Since 1984, the San Francisco Carnaval has been held in the Galleria, a soaring, multi-tiered building, which adapts naturally to festivity. Each year at Carnaval, it is embellished with banners, streamers, serpentines. Last year, twin cardboard cutouts of a two-story high Carmen Miranda smiled down on the crowd.

This year "The Night of the Masquerade" decorations will be topped by a 24 by 24 foot Carnaval Mask winking seductively at the two to three thousand people who are expected to attend. Included among them is an upscale group from the Domaine Chandon Club, most of whom, it is likely will be attending their first authentic Carnaval Ball.

And authentic is the key word. Through the years traditional Carnaval idols like Elsa Soares and Emilinha Borba have come up from Rio to join local Brazilian performers. Carnaval regulars through the years have included Lisa Silva; Aquarela, directed by Maria Souza; Carlos Aceituno's Fogo na Roupa; and Oxumaré, guided by Gilda Maria. On-stage also, for the past 11 years has been The Brazilian All Star Big Band, under the direction of Célia Malheiros.

Although most of the Band's members are professional performers, there are some whose every day lives are very different. Among the bespangled entertainers are Marilu, who details foreign cars; Marisa, a travel agent; and Roberto, one of the top Portuguese court interpreters in California.

The evening will also include a tribute to Neuza Brown, a native of Rio, who took a rhythmic step of her own in the history of Bay Area Carnaval Balls.

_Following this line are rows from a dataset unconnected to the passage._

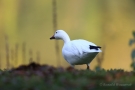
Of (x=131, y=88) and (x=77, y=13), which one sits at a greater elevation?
(x=77, y=13)

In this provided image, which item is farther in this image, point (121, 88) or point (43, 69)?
point (43, 69)

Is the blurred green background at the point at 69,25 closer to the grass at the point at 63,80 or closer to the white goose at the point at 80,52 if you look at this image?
the white goose at the point at 80,52

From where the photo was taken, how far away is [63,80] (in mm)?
2021

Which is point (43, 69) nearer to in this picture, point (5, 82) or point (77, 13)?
point (5, 82)

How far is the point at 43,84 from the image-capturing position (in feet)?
6.40

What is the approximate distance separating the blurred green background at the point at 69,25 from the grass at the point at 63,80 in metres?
2.77

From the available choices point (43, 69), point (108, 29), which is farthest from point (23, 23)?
point (43, 69)

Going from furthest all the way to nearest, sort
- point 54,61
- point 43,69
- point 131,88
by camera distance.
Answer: point 54,61, point 43,69, point 131,88

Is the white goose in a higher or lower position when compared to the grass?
higher

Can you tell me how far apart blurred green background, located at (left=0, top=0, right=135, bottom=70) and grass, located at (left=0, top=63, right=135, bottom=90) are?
2.77 meters

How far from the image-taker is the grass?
1.89 metres

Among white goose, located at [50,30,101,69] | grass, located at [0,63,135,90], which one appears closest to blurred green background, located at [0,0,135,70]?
white goose, located at [50,30,101,69]

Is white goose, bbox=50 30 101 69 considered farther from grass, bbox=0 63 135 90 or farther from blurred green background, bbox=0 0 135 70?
blurred green background, bbox=0 0 135 70

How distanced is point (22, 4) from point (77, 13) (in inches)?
31.0
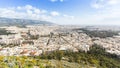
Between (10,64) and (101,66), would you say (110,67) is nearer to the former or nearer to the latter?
(101,66)

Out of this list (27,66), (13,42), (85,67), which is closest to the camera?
(27,66)

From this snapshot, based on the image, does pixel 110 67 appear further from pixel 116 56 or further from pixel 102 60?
pixel 116 56

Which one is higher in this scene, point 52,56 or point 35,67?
point 35,67

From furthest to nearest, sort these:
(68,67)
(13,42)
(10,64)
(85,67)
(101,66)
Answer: (13,42)
(101,66)
(85,67)
(68,67)
(10,64)

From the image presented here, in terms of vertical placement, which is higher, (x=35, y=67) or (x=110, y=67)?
(x=35, y=67)

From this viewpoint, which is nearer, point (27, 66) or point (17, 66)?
point (17, 66)

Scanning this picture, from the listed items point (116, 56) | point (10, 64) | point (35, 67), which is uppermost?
point (10, 64)

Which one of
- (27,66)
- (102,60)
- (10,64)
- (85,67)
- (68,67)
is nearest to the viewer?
(10,64)

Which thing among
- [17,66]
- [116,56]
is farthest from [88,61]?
[17,66]

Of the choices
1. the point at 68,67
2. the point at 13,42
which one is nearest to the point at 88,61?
the point at 68,67

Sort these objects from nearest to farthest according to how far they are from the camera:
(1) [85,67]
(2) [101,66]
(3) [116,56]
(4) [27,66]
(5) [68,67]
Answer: (4) [27,66] < (5) [68,67] < (1) [85,67] < (2) [101,66] < (3) [116,56]
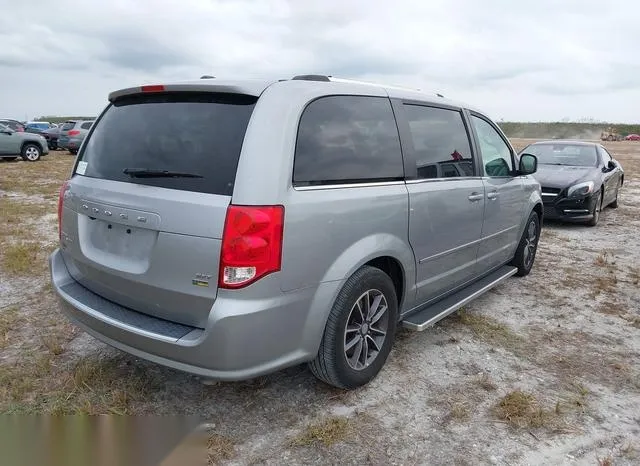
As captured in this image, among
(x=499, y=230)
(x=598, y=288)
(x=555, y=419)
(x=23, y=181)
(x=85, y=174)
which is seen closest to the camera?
(x=555, y=419)

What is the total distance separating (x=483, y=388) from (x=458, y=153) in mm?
1811

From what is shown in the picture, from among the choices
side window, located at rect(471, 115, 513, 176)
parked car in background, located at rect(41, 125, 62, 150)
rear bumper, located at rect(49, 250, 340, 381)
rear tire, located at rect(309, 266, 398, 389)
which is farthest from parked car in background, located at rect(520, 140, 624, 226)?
parked car in background, located at rect(41, 125, 62, 150)

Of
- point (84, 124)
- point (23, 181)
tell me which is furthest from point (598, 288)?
point (84, 124)

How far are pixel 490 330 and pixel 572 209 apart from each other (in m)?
5.17

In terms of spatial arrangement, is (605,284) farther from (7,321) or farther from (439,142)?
(7,321)

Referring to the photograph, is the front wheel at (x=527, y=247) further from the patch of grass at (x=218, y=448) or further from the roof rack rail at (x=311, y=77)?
the patch of grass at (x=218, y=448)

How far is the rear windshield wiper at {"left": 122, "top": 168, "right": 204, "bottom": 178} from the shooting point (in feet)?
8.18

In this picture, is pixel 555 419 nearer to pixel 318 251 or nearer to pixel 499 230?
pixel 318 251

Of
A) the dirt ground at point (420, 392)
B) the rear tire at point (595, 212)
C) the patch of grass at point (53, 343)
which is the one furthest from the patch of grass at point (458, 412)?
the rear tire at point (595, 212)

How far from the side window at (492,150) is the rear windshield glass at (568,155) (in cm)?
542

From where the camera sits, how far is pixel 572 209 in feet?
27.1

She was the first sambista, the first person to bring the fantastic costumes and the fiery spirit of the escolas de sambas to the Bay Area dance floor.

Carnaval `96's theme, A Noite dos Mascarados (The Night of the Masquerades) is one that has been popular among revelers at Carnaval Balls for hundreds of years, in Italy, France and Portugal. Both the elegant Carnaval Balls and the raffish, downright dirty pre-Lenten entrudos of the Portuguese poor were exported to Brazil and, like so much else in that country, it was the mixing which made Carnaval different than any other celebration on earth.

Despite the theme, the masks are optional. One member of the Club, touched lightly by poetic inspiration, explains: "Wear a mask or don't wear one To the Brazilian night of fun!"

While San Francisco celebrants wrestle with that one, Brazilians and non-Brazilians all over the US are following their own traditions and preparing their own Carnaval Balls.

New York actually held the first Carnaval Ball in the country at the Waldorf Astoria Hotel but there have been some years when the event was skipped. This year, however, there will once again be a Carnaval Ball at the Waldorf.

Los Angeles will hold the 15th Carnaval Ball sponsored by Samba e Saudade, at the Hollywood Palladium. Florida Brasileiros will samba at the Seville Beach Hotel in Miami Beach, their ninth such celebration. Made-by-Brazilian Carnaval Balls have also appeared, from time to time, in Chicago, San Diego and even Arizona.

More and more the spirit of celebration, the excitement of the upcoming change of seasons and just the desire to have one rare old time makes the Brazilian Carnaval Ball more popular each year. Someday, perhaps, it may even challenge the New Orleans Mardi Gras in popularity as an "all American entertainment institution."